Их путешествие было медленным самоубийством Курабина.
– Ты же понимаешь, что творит монах, – сказал Каттер Иуде. – Хорошо, если он не исчезнет или не скроется раньше, чем доведет нас до места.
– Мы уже близко, – ответил Иуда.
Тут он улыбнулся, и его лицо осветилось такой радостью, что Каттер поневоле послал ответную улыбку.
Густые травы покрывали землю. Ледниковые впадины с глинистыми отложениями, болота и пыльные равнины чередовались с пологими холмами. Отряд был в пути уже много недель.
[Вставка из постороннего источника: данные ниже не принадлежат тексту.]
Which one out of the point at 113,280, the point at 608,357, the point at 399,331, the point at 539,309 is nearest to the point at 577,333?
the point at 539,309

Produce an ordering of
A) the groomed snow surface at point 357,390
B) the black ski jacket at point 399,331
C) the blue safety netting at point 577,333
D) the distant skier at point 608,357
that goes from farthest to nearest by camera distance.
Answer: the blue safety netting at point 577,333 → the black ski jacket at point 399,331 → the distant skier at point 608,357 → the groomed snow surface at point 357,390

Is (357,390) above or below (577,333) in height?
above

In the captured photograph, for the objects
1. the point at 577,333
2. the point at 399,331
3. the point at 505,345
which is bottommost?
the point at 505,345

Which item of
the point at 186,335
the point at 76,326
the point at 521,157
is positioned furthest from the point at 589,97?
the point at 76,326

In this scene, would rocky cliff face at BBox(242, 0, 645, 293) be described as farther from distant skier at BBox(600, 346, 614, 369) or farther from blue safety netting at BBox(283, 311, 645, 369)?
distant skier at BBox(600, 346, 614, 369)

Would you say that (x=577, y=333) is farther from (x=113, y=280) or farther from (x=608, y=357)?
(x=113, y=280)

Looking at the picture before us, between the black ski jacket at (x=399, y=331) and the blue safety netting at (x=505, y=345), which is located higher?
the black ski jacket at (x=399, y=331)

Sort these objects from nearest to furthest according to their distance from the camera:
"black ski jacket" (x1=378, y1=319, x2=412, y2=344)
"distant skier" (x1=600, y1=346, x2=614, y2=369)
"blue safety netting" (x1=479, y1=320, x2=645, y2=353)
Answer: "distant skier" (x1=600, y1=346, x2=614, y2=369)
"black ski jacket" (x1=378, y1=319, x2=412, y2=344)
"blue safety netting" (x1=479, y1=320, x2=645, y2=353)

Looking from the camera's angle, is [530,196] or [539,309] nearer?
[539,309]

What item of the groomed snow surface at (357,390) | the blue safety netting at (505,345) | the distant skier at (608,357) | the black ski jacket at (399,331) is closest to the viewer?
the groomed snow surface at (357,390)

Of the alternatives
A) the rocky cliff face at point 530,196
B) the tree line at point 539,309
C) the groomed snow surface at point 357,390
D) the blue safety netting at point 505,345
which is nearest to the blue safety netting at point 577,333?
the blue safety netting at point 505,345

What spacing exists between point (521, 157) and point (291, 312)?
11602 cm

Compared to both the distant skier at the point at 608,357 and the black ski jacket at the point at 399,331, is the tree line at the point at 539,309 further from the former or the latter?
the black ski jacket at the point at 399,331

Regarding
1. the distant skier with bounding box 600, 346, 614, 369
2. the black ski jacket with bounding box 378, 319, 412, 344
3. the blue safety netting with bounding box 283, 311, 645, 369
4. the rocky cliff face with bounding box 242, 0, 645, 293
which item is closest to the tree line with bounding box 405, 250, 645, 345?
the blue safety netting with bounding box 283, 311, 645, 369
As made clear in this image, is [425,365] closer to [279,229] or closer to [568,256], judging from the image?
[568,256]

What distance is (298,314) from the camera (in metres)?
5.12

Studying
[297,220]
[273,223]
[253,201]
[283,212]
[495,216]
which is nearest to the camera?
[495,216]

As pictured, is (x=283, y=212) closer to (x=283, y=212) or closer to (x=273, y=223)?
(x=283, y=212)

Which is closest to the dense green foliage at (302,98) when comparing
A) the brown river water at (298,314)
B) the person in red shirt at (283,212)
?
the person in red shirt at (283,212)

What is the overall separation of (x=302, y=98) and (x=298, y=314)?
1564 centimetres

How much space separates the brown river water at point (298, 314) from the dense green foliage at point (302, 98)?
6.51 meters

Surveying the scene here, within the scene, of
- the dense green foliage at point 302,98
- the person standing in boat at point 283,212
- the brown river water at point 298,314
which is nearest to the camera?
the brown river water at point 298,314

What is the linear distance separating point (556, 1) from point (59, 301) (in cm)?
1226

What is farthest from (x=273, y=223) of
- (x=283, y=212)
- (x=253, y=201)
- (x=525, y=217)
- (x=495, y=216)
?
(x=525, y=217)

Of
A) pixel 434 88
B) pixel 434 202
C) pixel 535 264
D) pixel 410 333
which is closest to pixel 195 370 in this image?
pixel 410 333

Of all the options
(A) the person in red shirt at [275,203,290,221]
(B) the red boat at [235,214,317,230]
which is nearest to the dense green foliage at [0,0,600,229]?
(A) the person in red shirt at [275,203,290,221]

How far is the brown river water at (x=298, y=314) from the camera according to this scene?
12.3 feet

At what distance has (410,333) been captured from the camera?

Попадались руины и мескитовые рощи. Дикие хлеба колыхались на ветру, словно волнующееся море. Монах слабел, таял, но все так же выторговывал знание и вел путников мимо рек, пасущихся стад и сороконожек размером с питона, обвивавшихся вокруг древесных стволов.
Однажды встретились существа, которые вспахивали траву, точно киты мелководье, оставляя борозды, заполненные пылью и цветочной пыльцой. Это были боринатчи, бродяги, копытные номады равнин. Им попался семейный клан: молодняк шел впереди, королева – сзади. Бродяги были куда выше людей. Они продвигались вперед неверным галопом, размахивая негнущимися ногами, точно костылями.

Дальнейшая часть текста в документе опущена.